Everything I learned after reading your post comes from this source,
https://legalclarity.org/does-medicare-cover-light-adjustable-lenses-costs-and-options/My father attended night law school for five years, earning his law degree and then passing the bar exam on his first attempt less than two months after he finally,
in graduated in a combined day and evening state university law school graduating class of only 36, in 1963, at age 34.
He worked his full time day job, had a fourth child during law school, commuting 80 miles round trip to the law school evening sessions at least 3 nights per
week. I was the oldest of his children and his only son.

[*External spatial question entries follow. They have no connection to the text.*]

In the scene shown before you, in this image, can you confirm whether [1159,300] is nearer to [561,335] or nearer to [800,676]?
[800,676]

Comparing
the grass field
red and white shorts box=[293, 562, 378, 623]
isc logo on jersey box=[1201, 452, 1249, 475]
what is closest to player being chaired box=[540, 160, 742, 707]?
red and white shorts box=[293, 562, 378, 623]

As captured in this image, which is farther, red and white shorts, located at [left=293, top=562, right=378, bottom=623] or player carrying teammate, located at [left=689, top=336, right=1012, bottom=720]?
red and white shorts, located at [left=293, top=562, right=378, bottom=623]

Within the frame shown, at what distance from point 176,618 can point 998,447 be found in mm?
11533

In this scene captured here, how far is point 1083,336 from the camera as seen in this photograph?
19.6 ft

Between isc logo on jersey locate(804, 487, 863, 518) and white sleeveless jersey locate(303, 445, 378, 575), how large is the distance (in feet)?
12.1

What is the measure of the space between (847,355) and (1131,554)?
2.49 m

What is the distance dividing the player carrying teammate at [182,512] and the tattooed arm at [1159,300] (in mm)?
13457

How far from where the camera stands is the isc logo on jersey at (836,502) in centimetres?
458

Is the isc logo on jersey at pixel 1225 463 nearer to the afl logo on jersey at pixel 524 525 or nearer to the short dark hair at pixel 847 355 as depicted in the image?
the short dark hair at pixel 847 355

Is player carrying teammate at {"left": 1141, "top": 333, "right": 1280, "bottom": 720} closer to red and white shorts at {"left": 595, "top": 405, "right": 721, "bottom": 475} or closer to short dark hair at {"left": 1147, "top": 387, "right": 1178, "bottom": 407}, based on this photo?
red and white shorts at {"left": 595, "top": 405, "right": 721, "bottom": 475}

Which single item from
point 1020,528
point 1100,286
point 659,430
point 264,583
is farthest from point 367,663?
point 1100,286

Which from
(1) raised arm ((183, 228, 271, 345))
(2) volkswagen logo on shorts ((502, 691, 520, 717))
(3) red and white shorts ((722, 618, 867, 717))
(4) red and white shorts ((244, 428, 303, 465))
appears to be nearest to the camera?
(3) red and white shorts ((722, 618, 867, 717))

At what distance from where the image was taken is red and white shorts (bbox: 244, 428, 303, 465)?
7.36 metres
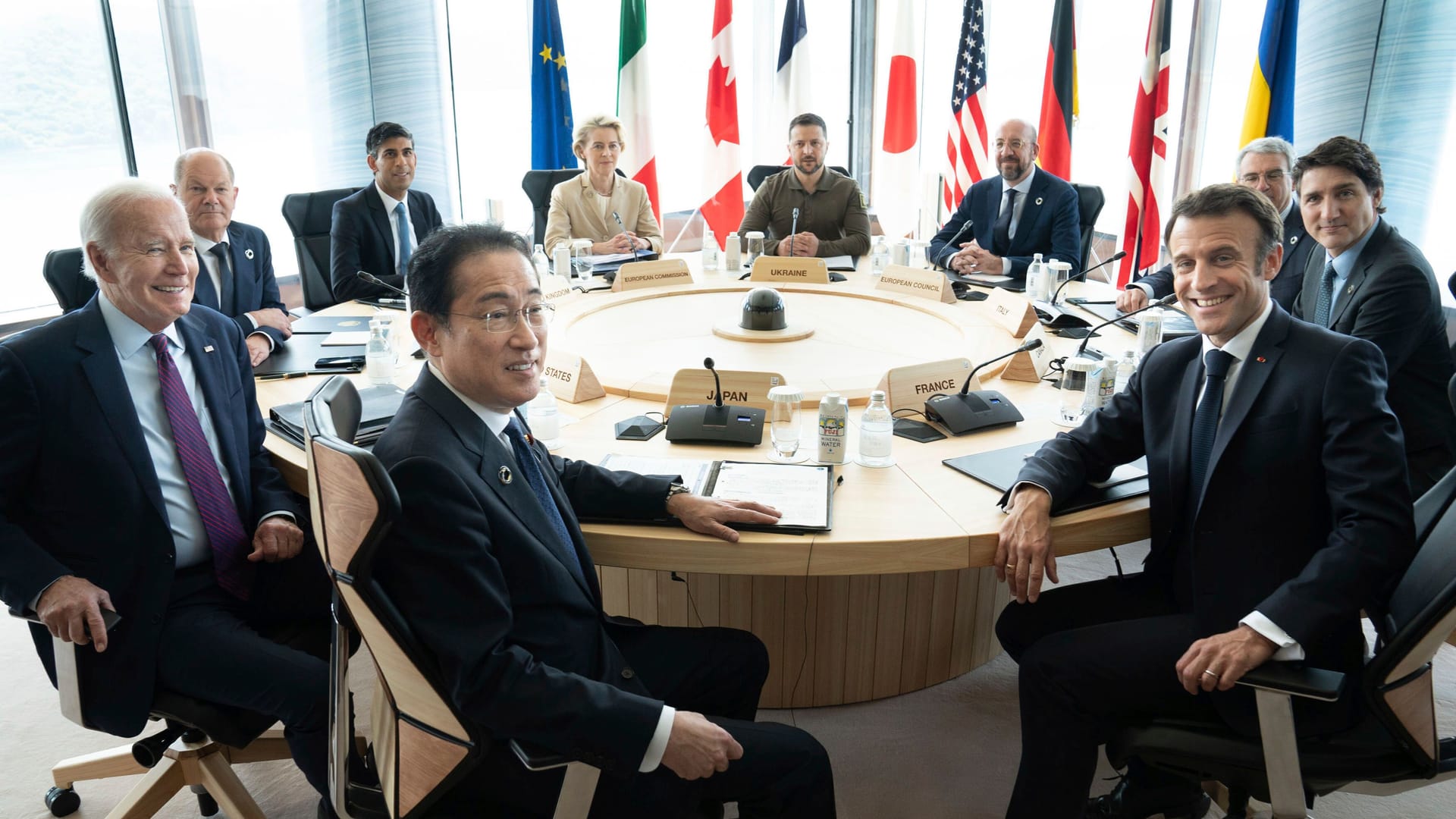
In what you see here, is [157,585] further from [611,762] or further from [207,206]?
[207,206]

He had no time for me and tried to make up for it by taking me with him on weekend days to the Yale law library which was much closer to our home than the law library at the state university.
After he finally graduated, he accepted an offer to work as an associate for a lawyer in private practice in a one man office, doing mostly debt collection work.
His parents paid the difference between his higher salary earned at the job he left to pursue that private practice opportunity. After a year the law office laid him
off and he immediately drove a taxi for at least a week, until he landed a job as an Allstate Insurance claims office supervisor.
Sharing all of this to establish that I had a birds eye view of the strain on the eyes and the time, effort, and financial sacrifice it takes to earn a law degree.
My father regarded as an insult that the Florida State Bar at that time did not recognize law degrees of night school students,
You overcame the additional challenge of extremely poor uncorrected eyesight, earning your degrees and establishing your successful law practice career.
I am glad you decided to spend the extra costs for state of the art corrective lenses and associated procedures.
I'm 73 and my wife and I are of modest means, barely avoiding medical bankruptcy owing to the out of pocket costs of her treatment over 23 years of
a series of medical crisis,
Be good to yourself, my formative years' memories influence me to believe you have more than earned theoption and ability to pay the extra cost of state of the art of corrective eye surgical procedures!